Extract from Kelly Twigger’s article “Episode 173: Fake Citations, Real Sanctions: AI Hallucinations Spark $31K in Sanctions”
Welcome to our Case of the Week segment of the Meet and Confer podcast. My name is Kelly Twigger. I am the Principal at ESI Attorneys, a law firm for ediscovery and information law, and the CEO and Founder at Minerva26, where we take the insights from our practice and provide a strategic command center for you to leverage the power of Electronically Stored Information (ESI). Thanks so much for joining me today. Case of the Week Episode 173
Our Case of the Week segment is brought to you by Minerva26 in partnership with ACEDS. Each week on this segment, I choose a recent decision in ediscovery case law and talk about the practical considerations of that decision for counsel to apply in their practice and for other legal professionals to know about and understand as they’re engaging in ediscovery.

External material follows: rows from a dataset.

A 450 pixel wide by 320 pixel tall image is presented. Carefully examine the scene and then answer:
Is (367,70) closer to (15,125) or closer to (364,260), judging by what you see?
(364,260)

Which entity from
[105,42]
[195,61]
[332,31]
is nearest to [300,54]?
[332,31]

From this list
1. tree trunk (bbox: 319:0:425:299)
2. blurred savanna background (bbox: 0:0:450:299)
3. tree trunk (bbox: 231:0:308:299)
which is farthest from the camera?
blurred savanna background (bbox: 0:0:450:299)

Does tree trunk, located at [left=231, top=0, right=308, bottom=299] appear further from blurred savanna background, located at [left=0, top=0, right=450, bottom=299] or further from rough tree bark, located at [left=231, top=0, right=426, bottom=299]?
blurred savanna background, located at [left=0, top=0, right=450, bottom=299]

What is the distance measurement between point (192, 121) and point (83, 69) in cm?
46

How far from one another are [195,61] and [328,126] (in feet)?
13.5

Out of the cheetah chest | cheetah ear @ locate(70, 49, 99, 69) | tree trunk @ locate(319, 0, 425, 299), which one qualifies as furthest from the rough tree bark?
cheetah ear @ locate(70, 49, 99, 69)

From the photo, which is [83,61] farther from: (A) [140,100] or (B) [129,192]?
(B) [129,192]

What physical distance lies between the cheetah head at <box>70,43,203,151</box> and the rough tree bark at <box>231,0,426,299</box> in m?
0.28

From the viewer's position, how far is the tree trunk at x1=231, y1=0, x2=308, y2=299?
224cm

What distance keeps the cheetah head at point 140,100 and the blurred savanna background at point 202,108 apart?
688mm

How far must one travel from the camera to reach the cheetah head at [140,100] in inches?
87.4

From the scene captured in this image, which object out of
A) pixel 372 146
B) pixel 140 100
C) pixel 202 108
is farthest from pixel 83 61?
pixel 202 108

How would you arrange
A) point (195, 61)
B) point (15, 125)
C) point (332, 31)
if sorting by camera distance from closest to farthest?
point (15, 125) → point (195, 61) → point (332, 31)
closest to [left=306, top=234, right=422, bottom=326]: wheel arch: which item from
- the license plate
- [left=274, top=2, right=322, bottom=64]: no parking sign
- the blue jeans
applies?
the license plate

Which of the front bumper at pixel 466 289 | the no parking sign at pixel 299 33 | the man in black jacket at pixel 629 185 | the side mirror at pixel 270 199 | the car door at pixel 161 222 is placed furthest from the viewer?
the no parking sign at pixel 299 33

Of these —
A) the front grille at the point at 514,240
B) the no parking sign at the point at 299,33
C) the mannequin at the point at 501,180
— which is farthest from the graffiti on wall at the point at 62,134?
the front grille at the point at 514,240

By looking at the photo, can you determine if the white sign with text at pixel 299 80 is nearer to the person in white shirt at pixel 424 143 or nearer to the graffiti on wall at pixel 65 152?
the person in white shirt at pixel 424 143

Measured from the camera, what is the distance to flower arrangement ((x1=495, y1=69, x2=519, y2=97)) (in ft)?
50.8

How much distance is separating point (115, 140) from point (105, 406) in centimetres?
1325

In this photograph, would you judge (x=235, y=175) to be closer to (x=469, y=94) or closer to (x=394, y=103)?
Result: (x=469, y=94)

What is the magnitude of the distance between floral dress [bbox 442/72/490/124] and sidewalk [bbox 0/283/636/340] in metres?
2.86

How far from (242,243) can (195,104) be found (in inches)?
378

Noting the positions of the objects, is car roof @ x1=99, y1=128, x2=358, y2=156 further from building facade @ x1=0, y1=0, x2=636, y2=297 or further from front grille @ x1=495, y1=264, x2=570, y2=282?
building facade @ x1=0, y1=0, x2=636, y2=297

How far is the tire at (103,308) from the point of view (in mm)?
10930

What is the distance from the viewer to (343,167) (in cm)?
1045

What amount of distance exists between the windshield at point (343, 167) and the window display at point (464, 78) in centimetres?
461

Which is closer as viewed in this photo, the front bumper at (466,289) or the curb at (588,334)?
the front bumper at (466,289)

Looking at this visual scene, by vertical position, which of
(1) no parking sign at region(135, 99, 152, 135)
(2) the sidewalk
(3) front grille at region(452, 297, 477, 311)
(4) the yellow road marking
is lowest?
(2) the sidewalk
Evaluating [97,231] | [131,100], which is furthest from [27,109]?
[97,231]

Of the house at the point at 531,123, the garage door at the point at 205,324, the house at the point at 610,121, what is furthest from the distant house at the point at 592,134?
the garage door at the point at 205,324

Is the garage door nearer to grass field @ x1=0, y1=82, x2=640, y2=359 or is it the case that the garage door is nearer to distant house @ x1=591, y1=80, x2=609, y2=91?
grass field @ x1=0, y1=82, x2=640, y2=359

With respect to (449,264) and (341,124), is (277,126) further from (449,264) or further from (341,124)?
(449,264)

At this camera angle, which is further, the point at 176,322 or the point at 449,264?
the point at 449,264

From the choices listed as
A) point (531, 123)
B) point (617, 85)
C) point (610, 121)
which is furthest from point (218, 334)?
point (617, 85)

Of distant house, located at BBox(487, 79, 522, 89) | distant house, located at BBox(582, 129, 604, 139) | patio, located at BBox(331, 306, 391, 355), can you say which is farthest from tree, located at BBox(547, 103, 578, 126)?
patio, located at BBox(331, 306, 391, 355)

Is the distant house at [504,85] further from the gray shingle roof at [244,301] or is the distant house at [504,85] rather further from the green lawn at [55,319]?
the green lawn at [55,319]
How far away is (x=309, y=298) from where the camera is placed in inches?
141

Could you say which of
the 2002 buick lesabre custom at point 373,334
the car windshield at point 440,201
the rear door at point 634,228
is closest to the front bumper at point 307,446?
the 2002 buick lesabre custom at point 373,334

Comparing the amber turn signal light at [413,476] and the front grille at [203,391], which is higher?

This week’s decision hits on an issue that we are seeing regularly and it is a tremendous cause for concern and a wake-up call for law firms — the submission of briefs to a court that contain hallucinated citations from Generative AI. This week’s decision came out a few days before another high profile story broke that I covered on LinkedIn, in which lawyers for Anthropic, the Generative AI company that brought us Claude AI, filed a declaration from an expert AT Anthropic that is alleged to have contained a cite to a non-existent academic article to bolster the company’s arguments over alleged misuse of lyrics to train its Claude AI tool. If you don’t already know, Anthropic is an AI company whose tagline is “through our daily research, policy work and product design, we aim to show what responsible AI development looks like in practice.” #irony.